Introduction: Primary hyperparathyroidism in pregnancy is rare. Increased risk of fetal death, miscarriage, preterm delivery, preeclampsia and hypocalcemia of the neonate are potential complications. Cure is obtained with parathyroidectomy in the 2nd trimester but correction of hypercalcemia is essential.
Case presentation: We present a case of a 31-year-old woman with a history of renal lithiasis, high PTH (171.4 pg/mL), hypercalcemia (11.3 mg/dL), and hypophosphatemia (1.9 mg/dL), with no parathyroid localization in the cervical ultrasound.
Bone densitometry and scintigraphy were requested but the patient did not perform those exams because of unexpected pregnancy.

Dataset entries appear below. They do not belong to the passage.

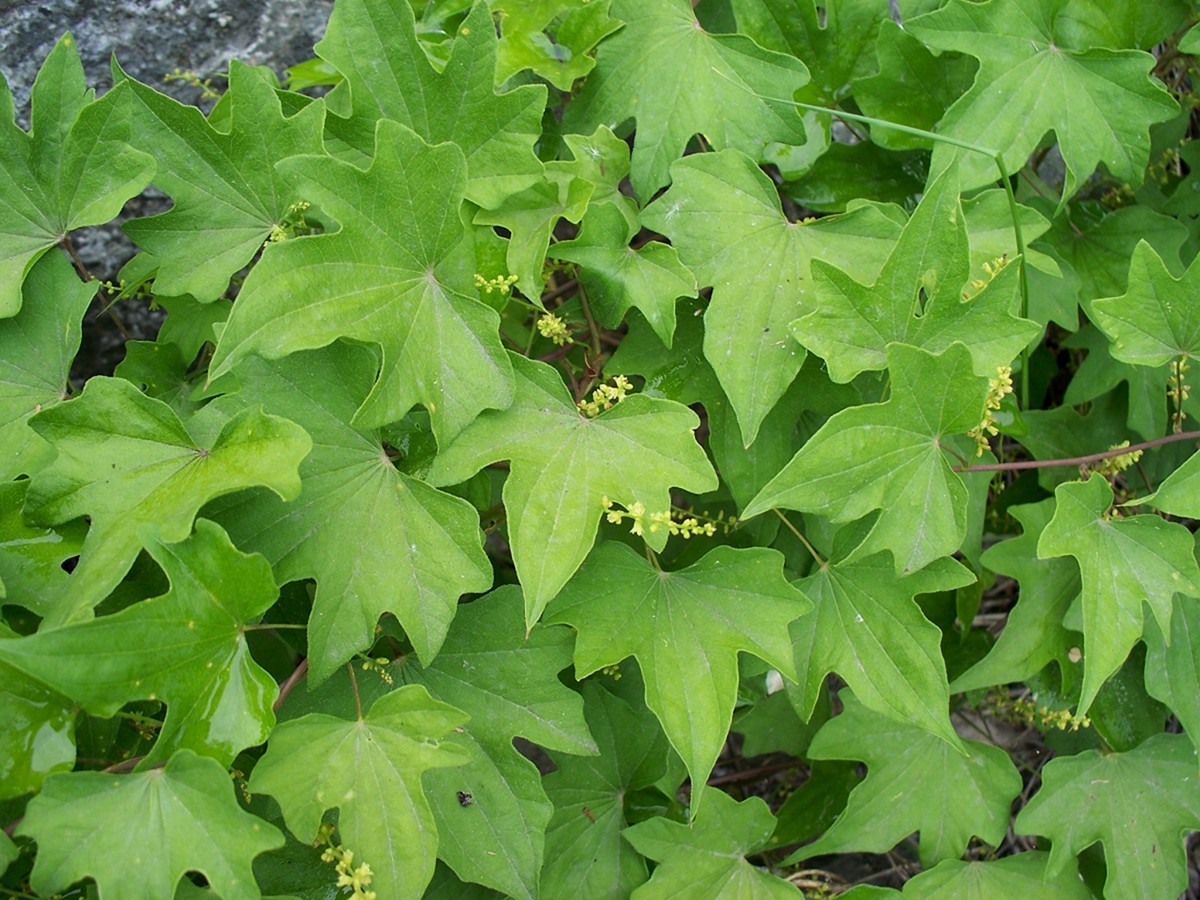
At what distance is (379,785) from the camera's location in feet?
4.16

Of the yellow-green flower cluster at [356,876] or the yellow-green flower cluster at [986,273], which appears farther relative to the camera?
the yellow-green flower cluster at [986,273]

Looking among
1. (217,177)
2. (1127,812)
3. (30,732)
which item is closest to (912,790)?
(1127,812)

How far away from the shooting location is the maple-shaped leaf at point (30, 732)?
4.05 feet

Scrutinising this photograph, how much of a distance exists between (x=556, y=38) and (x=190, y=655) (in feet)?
4.03

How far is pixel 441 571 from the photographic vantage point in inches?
52.4

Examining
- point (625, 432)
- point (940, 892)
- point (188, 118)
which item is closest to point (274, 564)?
point (625, 432)

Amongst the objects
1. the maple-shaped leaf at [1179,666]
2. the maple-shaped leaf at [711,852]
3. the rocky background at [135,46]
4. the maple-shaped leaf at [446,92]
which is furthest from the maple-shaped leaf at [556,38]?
the maple-shaped leaf at [1179,666]

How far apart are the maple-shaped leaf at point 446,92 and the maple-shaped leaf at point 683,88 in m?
0.24

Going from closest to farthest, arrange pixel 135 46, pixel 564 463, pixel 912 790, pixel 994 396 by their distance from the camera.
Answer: pixel 564 463 < pixel 994 396 < pixel 912 790 < pixel 135 46

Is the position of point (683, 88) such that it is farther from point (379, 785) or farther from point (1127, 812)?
point (1127, 812)

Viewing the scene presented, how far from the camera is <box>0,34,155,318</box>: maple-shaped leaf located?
58.6 inches

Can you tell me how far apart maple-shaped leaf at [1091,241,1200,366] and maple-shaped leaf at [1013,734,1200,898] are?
751 mm

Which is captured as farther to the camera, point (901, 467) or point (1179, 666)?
point (1179, 666)

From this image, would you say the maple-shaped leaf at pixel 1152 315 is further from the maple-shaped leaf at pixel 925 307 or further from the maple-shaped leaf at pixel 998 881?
the maple-shaped leaf at pixel 998 881
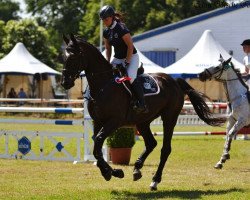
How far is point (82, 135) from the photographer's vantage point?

Despite strict hydration and forced diuresis, the hypercalcemia got worse and the patient became more symptomatic. Exploratory surgery was refused and therefore, medical management was explored. The patient was treated with pamidronate, with consequent normalization of serum calcium and improvement of symptoms.
A female child was born at 37 weeks of gestation without complications. The parathyroid scintigraphy with Tc99m-sestambi performed after delivery showed a focus of increased tracer uptake inferiorly to the left lobe of the thyroid gland. The patient was submitted to a radioguided parathyroidectomy. The pathological anatomy examination revealed a parathyroid adenoma.
Conclusions: The pregnancy raised difficulties in locating the anomalous parathyroid(s). After the surgical option was eliminated, the difficulty was to choose the most balanced medical treatment to control the maternal calcium levels without fetal harm. The use of loop diuretics and bisphosphonates had been shown to be effective in controlling hypercalcemia until the end of pregnancy.